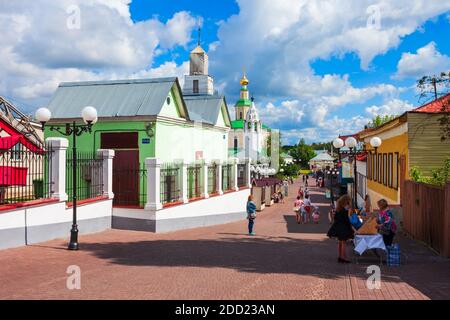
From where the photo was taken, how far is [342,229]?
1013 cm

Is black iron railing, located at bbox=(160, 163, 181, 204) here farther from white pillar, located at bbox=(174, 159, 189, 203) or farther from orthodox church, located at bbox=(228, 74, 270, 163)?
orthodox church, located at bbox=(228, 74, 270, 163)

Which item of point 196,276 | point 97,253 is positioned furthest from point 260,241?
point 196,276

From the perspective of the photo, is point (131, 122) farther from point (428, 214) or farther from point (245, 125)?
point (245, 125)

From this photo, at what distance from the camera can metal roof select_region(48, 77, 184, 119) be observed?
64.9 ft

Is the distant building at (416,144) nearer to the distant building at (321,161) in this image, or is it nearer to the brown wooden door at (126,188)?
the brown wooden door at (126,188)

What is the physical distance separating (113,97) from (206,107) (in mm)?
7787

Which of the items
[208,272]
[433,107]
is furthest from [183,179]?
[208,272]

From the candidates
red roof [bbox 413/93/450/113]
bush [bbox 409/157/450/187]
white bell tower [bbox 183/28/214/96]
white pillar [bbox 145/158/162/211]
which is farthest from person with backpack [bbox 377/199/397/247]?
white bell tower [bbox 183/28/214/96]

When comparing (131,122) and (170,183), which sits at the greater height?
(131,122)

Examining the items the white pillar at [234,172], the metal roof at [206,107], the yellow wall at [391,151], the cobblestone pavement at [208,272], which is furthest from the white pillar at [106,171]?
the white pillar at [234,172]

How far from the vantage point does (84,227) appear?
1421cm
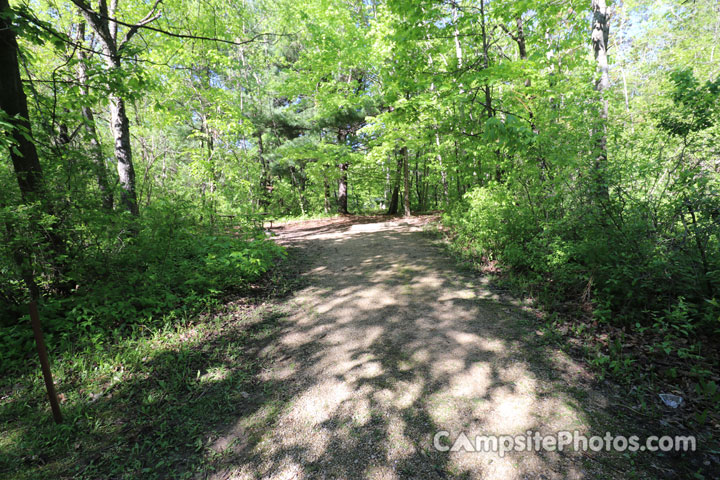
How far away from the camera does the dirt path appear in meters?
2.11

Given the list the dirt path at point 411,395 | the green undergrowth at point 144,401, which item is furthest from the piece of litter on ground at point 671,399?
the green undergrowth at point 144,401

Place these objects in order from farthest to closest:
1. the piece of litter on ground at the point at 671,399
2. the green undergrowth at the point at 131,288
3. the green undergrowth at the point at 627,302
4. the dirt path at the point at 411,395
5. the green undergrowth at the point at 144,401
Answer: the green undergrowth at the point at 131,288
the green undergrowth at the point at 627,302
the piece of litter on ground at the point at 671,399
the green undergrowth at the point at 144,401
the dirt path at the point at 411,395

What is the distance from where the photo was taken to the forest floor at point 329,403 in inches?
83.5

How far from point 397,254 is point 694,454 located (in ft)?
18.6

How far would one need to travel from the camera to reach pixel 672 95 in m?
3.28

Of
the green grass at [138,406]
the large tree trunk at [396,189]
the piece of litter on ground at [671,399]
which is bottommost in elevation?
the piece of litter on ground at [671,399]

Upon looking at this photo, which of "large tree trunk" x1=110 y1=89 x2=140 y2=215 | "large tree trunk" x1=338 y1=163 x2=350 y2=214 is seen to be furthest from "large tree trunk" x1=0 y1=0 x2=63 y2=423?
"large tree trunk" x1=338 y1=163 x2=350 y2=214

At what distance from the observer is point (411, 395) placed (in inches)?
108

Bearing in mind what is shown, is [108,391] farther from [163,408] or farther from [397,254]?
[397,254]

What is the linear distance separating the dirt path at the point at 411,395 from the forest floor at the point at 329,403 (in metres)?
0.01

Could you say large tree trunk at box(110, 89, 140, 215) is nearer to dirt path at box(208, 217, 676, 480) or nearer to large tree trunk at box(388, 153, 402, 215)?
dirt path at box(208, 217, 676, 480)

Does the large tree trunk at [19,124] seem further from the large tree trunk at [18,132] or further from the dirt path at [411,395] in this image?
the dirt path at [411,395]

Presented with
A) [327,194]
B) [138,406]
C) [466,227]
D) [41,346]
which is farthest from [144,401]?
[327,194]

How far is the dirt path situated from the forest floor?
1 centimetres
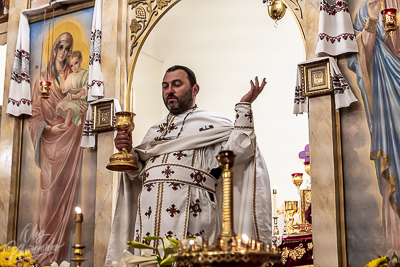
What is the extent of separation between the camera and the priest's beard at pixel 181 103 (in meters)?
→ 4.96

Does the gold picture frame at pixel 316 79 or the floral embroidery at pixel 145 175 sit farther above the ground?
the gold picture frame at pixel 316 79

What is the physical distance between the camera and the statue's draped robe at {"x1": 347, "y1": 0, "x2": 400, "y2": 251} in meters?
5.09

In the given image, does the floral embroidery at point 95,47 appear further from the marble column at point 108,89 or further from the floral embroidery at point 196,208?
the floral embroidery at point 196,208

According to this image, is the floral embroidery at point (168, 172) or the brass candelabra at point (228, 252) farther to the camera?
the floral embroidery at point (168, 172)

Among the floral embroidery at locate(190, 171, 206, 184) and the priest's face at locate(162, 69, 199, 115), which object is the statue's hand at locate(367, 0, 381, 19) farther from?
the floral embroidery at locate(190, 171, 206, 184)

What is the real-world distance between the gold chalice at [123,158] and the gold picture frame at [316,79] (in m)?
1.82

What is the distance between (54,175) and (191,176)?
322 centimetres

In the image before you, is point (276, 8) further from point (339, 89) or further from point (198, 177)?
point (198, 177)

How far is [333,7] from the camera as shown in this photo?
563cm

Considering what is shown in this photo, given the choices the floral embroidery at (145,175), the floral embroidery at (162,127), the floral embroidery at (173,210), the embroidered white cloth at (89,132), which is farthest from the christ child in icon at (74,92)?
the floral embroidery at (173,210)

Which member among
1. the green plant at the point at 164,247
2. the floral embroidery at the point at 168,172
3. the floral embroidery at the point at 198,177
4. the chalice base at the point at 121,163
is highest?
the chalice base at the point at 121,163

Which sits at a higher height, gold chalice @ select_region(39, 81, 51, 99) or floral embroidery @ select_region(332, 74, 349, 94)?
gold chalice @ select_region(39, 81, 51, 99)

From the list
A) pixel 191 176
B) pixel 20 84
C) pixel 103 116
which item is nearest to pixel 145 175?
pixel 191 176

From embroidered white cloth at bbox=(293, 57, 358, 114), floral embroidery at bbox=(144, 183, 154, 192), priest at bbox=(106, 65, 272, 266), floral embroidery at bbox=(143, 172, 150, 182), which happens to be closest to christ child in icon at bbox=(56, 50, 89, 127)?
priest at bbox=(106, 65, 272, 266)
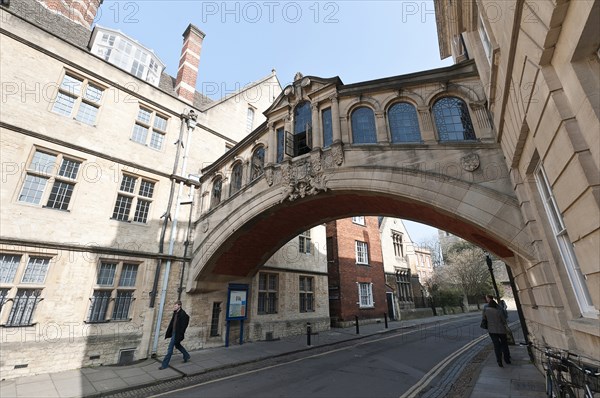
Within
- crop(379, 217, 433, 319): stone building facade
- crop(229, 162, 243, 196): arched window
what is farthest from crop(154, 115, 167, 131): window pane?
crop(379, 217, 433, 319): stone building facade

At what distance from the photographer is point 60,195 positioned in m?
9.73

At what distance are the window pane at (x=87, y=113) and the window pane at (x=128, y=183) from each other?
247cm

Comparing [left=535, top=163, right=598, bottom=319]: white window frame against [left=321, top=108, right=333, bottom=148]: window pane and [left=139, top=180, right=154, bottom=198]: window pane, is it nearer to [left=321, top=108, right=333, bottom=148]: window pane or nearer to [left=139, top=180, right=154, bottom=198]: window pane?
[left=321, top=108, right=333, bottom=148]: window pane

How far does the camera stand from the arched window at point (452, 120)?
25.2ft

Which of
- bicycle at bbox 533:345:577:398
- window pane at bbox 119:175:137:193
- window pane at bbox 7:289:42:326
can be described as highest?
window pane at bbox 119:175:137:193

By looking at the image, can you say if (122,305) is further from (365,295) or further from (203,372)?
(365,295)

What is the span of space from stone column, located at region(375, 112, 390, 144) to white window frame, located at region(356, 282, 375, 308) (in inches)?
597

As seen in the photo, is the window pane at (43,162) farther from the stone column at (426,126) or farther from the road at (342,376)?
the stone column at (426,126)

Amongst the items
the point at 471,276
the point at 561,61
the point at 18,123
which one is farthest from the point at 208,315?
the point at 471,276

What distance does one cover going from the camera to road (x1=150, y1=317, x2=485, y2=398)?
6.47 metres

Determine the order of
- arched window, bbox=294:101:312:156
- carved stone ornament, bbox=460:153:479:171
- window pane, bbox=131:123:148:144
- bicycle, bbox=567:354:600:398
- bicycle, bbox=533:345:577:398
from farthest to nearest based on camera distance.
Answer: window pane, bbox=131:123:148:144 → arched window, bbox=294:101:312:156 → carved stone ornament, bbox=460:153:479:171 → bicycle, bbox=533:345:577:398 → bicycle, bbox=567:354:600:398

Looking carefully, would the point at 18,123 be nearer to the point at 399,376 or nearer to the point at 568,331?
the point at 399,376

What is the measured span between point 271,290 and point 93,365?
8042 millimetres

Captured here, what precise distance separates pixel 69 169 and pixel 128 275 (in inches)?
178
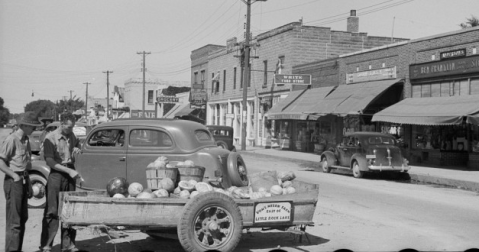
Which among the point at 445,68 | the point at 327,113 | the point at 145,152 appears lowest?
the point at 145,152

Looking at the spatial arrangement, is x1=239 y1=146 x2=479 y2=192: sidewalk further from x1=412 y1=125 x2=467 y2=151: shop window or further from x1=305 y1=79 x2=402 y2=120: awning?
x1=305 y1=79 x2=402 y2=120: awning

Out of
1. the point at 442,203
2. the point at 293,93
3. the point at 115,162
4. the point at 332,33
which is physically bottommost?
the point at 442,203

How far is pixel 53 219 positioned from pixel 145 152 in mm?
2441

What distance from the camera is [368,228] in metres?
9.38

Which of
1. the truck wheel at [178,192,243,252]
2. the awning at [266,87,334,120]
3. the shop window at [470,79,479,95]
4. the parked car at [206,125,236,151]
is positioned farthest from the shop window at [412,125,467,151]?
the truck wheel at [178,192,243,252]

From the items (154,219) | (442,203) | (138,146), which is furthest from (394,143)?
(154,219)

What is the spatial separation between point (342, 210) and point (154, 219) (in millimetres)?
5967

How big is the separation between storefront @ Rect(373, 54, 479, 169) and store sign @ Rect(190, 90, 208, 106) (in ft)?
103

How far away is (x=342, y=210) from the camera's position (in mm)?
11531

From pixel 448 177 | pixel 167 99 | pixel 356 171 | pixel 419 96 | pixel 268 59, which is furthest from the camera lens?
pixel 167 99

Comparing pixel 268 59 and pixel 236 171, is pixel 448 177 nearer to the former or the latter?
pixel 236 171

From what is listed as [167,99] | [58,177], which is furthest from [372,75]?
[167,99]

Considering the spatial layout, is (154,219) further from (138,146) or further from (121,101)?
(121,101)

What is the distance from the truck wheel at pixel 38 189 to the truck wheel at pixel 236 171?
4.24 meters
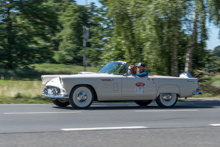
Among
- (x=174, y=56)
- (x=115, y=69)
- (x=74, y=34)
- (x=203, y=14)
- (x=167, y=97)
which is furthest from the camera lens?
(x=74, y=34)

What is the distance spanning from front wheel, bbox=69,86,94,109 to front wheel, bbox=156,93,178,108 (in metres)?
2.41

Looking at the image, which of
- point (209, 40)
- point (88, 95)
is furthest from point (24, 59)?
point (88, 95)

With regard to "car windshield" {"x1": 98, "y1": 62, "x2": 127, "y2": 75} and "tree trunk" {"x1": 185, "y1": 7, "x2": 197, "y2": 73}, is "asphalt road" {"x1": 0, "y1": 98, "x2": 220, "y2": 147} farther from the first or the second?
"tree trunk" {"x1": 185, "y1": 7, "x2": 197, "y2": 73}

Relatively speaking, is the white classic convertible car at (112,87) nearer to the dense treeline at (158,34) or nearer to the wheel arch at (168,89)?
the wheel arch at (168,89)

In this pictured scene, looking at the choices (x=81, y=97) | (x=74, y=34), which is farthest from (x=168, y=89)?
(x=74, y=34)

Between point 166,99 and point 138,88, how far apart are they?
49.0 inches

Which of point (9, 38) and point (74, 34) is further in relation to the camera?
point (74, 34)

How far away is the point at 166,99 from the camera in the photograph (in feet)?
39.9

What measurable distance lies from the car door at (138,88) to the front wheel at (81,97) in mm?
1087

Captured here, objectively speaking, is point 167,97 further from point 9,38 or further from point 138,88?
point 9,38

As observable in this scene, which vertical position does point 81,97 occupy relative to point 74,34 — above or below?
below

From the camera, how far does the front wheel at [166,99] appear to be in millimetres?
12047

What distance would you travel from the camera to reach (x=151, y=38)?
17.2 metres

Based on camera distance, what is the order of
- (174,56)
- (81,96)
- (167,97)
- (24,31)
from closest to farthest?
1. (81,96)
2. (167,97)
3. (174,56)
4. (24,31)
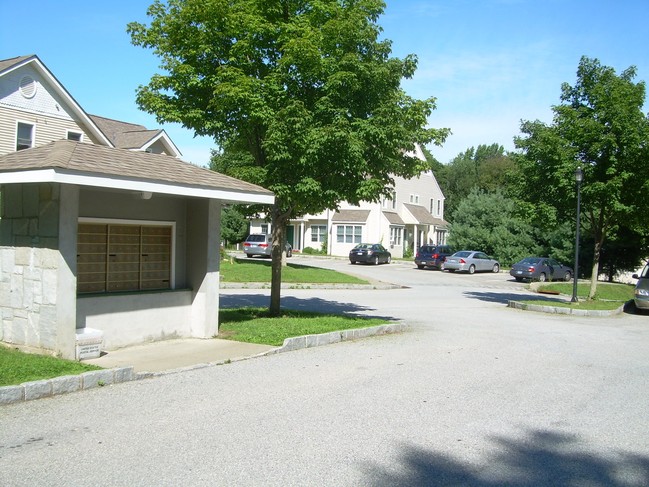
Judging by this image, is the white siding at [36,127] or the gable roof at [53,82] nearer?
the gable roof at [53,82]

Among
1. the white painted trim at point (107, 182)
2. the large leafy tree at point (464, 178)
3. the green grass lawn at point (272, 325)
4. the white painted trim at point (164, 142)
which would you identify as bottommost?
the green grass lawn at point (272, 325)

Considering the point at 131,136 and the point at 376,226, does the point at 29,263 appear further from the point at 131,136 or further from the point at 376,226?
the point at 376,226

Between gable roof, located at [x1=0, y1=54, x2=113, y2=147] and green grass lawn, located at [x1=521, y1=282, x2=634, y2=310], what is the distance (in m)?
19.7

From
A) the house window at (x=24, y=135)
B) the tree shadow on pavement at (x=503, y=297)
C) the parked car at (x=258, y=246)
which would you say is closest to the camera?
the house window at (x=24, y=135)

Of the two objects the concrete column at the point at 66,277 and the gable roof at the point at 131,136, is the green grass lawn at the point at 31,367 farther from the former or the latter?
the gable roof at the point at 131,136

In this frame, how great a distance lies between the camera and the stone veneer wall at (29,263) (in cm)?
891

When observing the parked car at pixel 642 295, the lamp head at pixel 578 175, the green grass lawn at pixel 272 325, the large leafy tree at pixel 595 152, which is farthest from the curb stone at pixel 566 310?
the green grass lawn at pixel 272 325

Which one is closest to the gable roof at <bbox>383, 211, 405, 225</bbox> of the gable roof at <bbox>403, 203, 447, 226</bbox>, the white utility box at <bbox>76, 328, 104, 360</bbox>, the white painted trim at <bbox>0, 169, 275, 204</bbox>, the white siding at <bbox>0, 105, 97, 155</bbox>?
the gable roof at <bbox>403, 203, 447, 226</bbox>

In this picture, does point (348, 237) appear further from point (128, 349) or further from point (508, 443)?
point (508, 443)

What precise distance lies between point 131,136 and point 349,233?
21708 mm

» What to do
Would you give again, word for word, every line from the one with "Which one is closest" through the final line of the listing above?

» Full response
Which one is closest to the gable roof at <bbox>383, 211, 405, 225</bbox> of the gable roof at <bbox>403, 203, 447, 226</bbox>, the white utility box at <bbox>76, 328, 104, 360</bbox>, the white painted trim at <bbox>0, 169, 275, 204</bbox>, the white siding at <bbox>0, 105, 97, 155</bbox>?
the gable roof at <bbox>403, 203, 447, 226</bbox>

In this picture, does point (348, 237) appear further from point (128, 349) or further from point (508, 443)?
point (508, 443)

What precise distance lies between point 131,136 and point 349,233?
21708 mm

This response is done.